Foreign investors have been cooling their interest in bonds sold by Australia’s state governments just as some have been feeling pressure on credit ratings.
However, the nation’s big banks have been stepping in to pick up the shortfall, as they prepare for the introduction of new rules forcing them to pump up their holdings of assets.
Overseas ownership of of state government bonds - also known as semi-government bonds - fell by $1.1 billion in the September quarter, according to figures released by the Australian Bureau of Statistics.
This has seen the overseas percentage ownership of semi-government bonds fall to 33.8 per cent from 36.2 per cent in the June quarter.
State bonds on issue rose by $10.2 billion to $203.8 billion in the September quarter, according to the ABS data.
In recent months, S&P downgraded South Australia to ‘‘AA’’ and placed the ‘‘AAA’’ rating of NSW and Western Australia on “negative outlook”. Victoria was left at ‘‘AAA’’ while Queensland remains under review.
The waning interest is consistent with figures for bonds sold by the Australian government, with overseas buying slowing to a four-year low.
Lower outright yields and a high Australian dollar also reduced the attractiveness of Australian bonds for foreign investors.

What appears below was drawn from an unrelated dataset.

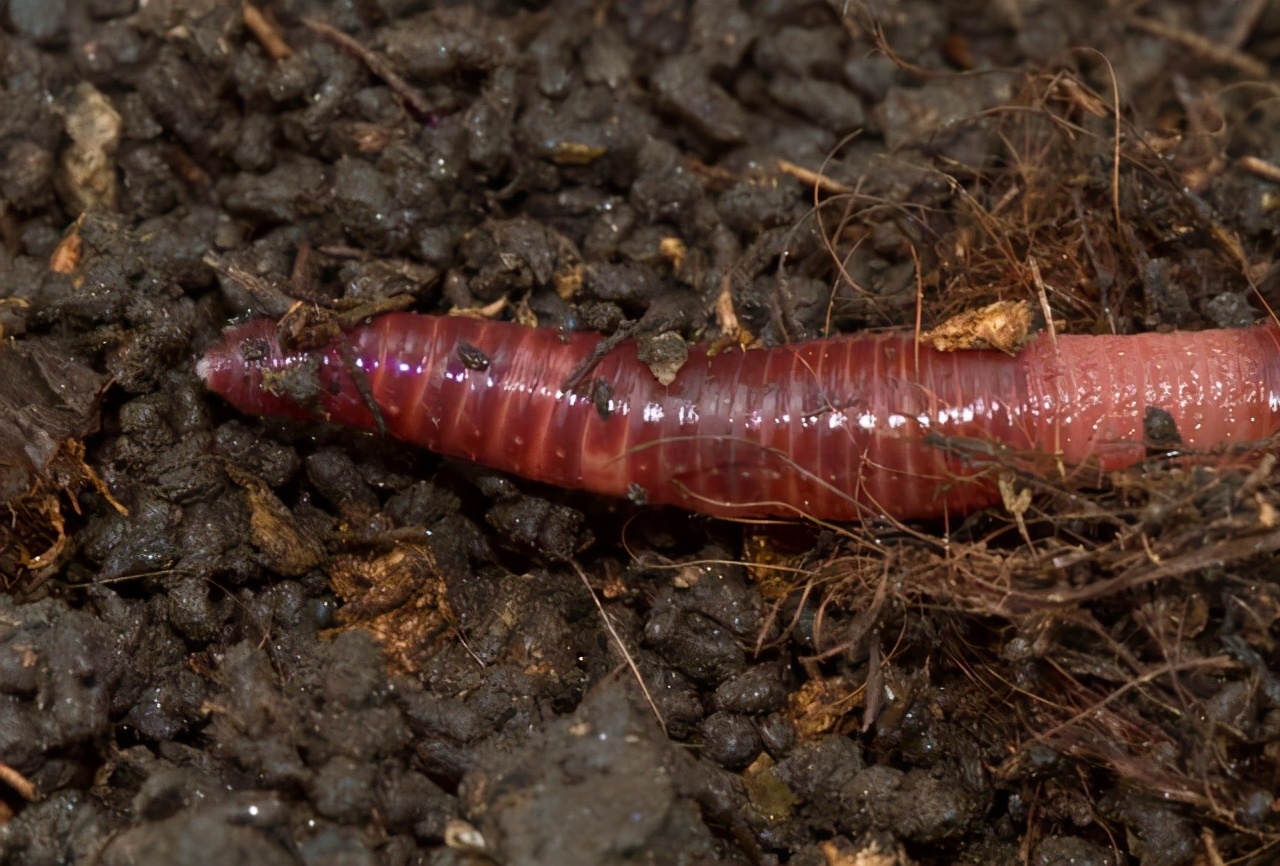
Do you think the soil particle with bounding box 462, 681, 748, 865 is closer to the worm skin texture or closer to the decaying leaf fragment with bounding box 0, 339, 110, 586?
the worm skin texture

Foreign capital in search of a haven flooded into Australian government bonds earlier this year and the trend has been blamed for keeping the Australian dollar high despite weaker export prices.
Even so ANZ interest rate strategist Tony Morriss said there was ‘‘modest scope’’ for increased interest of state government bonds among investors.
‘‘They continue to offer value in an environment where yield demand remains a key driver for credit spreads into 2013,’’ he said. ‘‘We expect overseas ownership to increase in the December quarter considering the relative attractiveness of yields in the (semi government) space."